Introduction
In ActivityInfo, user roles determine what actions users can perform and what information they can access within a database. Roles are central to managing security, data quality, collaboration, and accountability across projects and organizations. Even a small change in the user’s role can significantly affect how data is entered, viewed, edited, or managed.
ActivityInfo uses roles to combine permissions and grants that define access to resources such as databases, folders, forms, and reports.
ActivityInfo roles are built around three key concepts:
- Resources: Such as forms, folders, reports, and databases
- Operations: Such as viewing, editing, deleting records, managing users, or editing forms
- Grants which define where those permissions apply within the database structure
Changing a user’s role immediately changes the permissions associated with that user. For example, a user previously assigned a “Data Entry” role may only have permissions to add records, while assigning them an “Administrator” role could allow them to edit forms and manage users. Similarly, reducing permissions can restrict access to sensitive information or prevent users from making changes to records and database structure.
Immediate effects of changing a role
When a user’s role changes, the impact is immediate and can affect several aspects of their work. These include:
Access to records and data
Assignment to a new role may allow a user to:
- View additional records that they had no access to.
- Edit existing records
- Delete records
- Export data
Alternatively, a reduced role may remove these capabilities entirely. This can directly affect ongoing data entry and reporting activities.
Access to forms and folders
Roles can also determine which forms or folders users can access. If permissions are removed from a form, the user may no longer see it in the database navigation. Similarly, a role with added permissions may expose new forms and datasets to the user.
This becomes particularly important in multi-partner projects where different organizations should only access data relevant to their activities.

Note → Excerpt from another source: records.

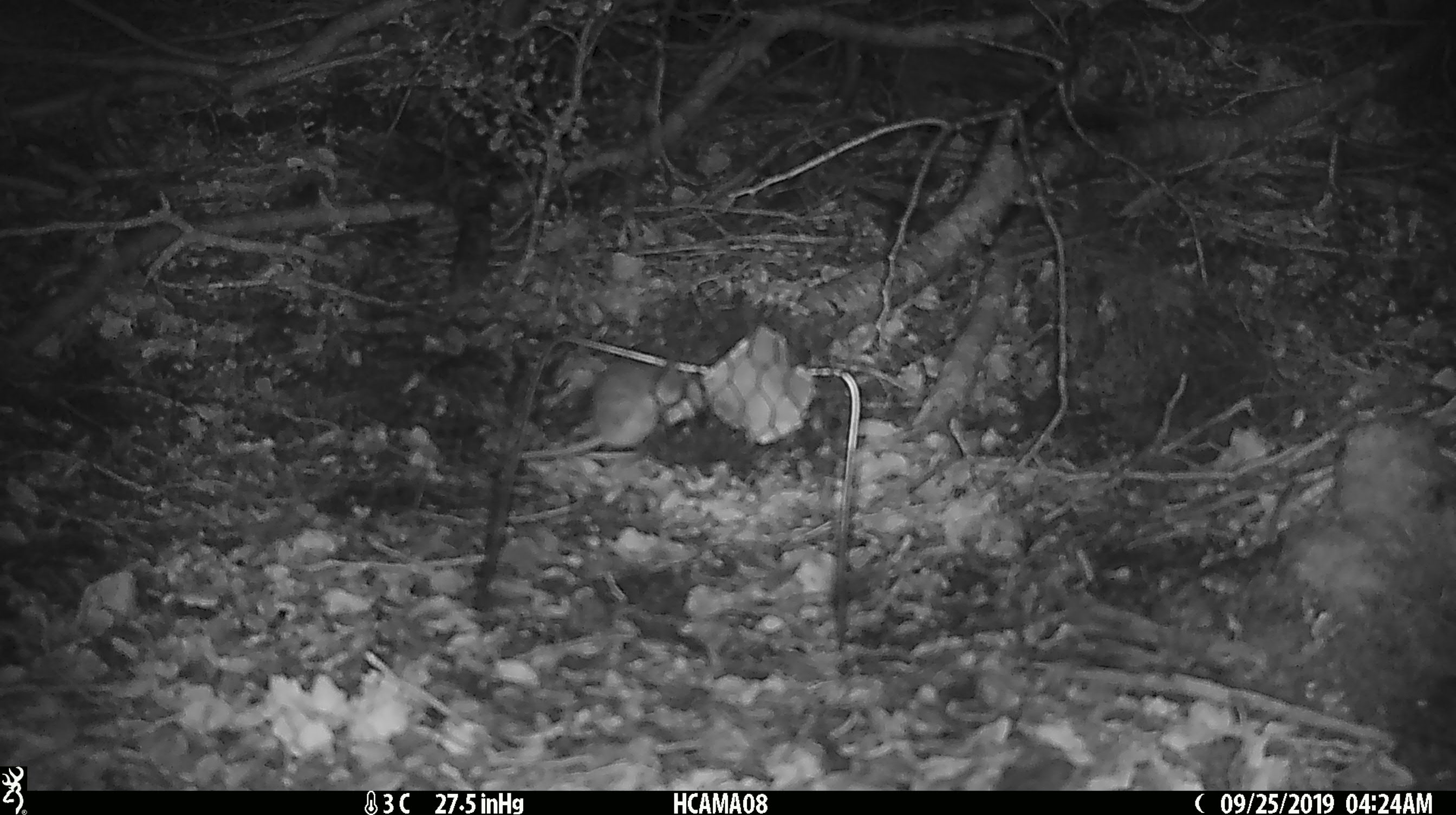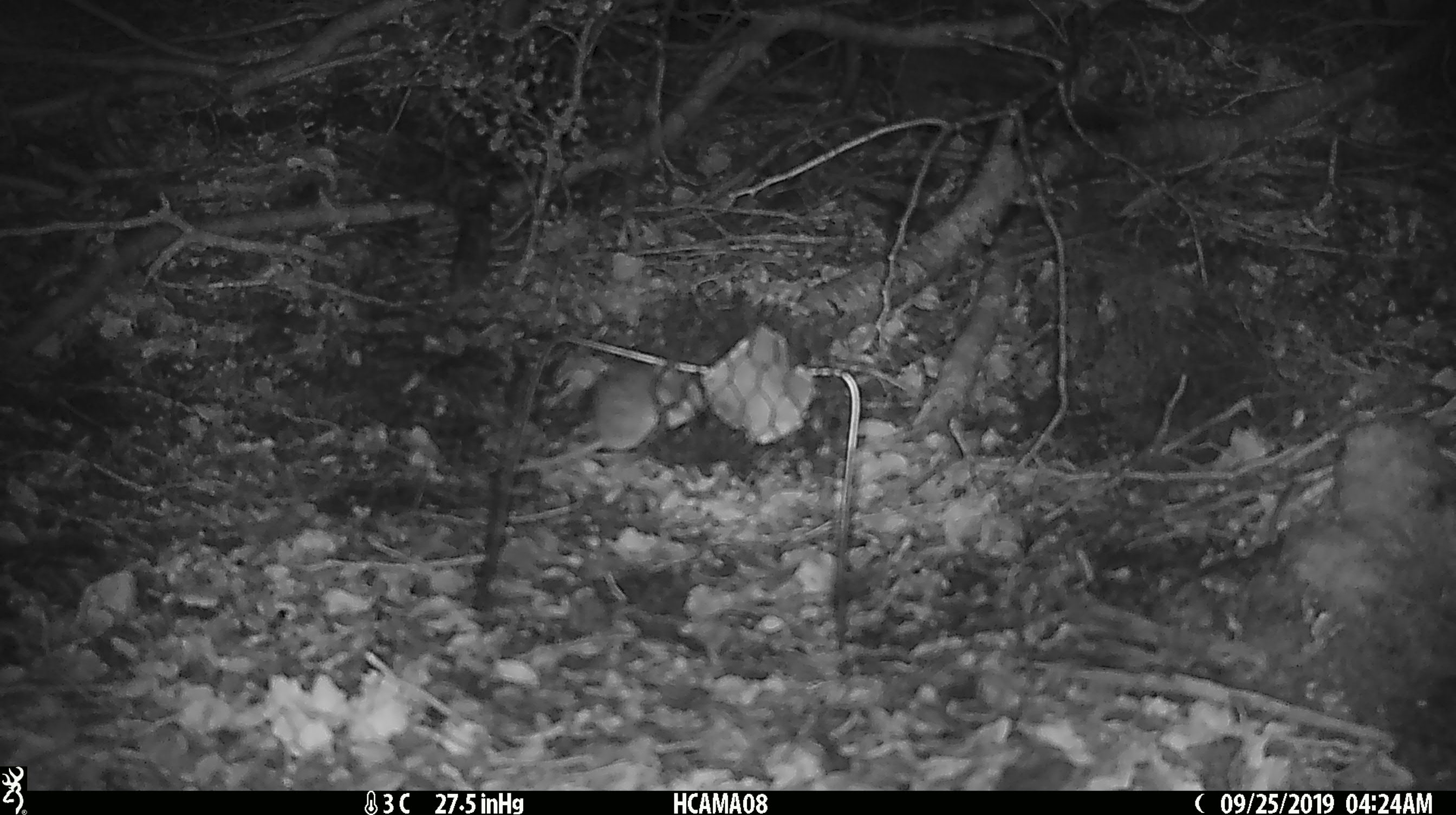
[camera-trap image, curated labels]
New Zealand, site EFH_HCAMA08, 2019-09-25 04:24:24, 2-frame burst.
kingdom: Animalia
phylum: Chordata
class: Mammalia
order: Rodentia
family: Muridae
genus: Mus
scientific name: Mus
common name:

Ability to manage the database structure
Higher privileged roles may include permissions to:
- Add or edit forms
- Create folders
- Publish reports
- Configure locks
- Manage users and roles
These permissions can significantly alter the structure and data governance of a database. Assigning such permissions to the wrong users may introduce risks to data integrity and security.
Sensitive data access
Sensitive data such as personally identifiable information (PII) is well safeguarded by well-assigned roles and permissions. For example, a medical database may allow clinicians to view a patient’s identity, diagnosis and treatment details while restricting access to other staff members.
If a user’s role changes:
- Previously hidden fields may become visible
- Information that is important for a user to perform their work may become unavailable
- Edit access to specific fields may be redacted or revoked
This capability helps organizations comply with internal data protection policies and reduce unnecessary exposure of confidential information.
Impact on collaboration and workflows
Role changes can affect how teams collaborate within ActivityInfo. For example:
- A reviewer role validates submissions but cannot edit records
- A data entry role may add records but not approve them
- A project administrator may manage users and configure permissions
If roles are modified without proper planning and communication, workflows may break. Users may suddenly lose the ability to complete tasks required in approval or reporting processes.
Well-designed roles help to maintain clear separation of responsibilities and improve accountability across teams.
Offline usage
ActivityInfo supports offline usage, allowing users to enter data and navigate forms without an active internet connection. However, because role changes happen on the server, a change made while a user is offline creates a delayed effect:
- Delayed enforcement: A user will continue to operate under the old role permissions locally on their device until the device is connected to the internet.
- Blocked synchronization: If a user’s role is downgraded on the server to restrict adding or editing of records, any changes made while offline will be blocked from syncing once the device is connected to the internet and will require the administrator to resolve the missing permissions for synchronization to take place successfully.
Inconsistent user experience
Frequent or undocumented changes to roles can confuse users, especially in large organizations with multiple databases and partners. In ActivityInfo, the role assigned determines not only what users can do, but also what they can see within the interface. As a result, changes to a role may suddenly alter the visibility of forms, folders, records, reports, or administrative features.
Conclusion
User roles are one of the most important components of data security and governance in ActivityInfo. A role change does more than alter what a user can see. It can affect data visibility, workflow responsibilities, access to sensitive information, database administration capabilities, and overall collaboration across projects.
Read more about role design best practices to ensure that roles are well designed to support the organization’s data governance policies. Roles should not be static and require regular review and thoughtful application of changes to reduce operational risks while maintaining secure and efficient database management.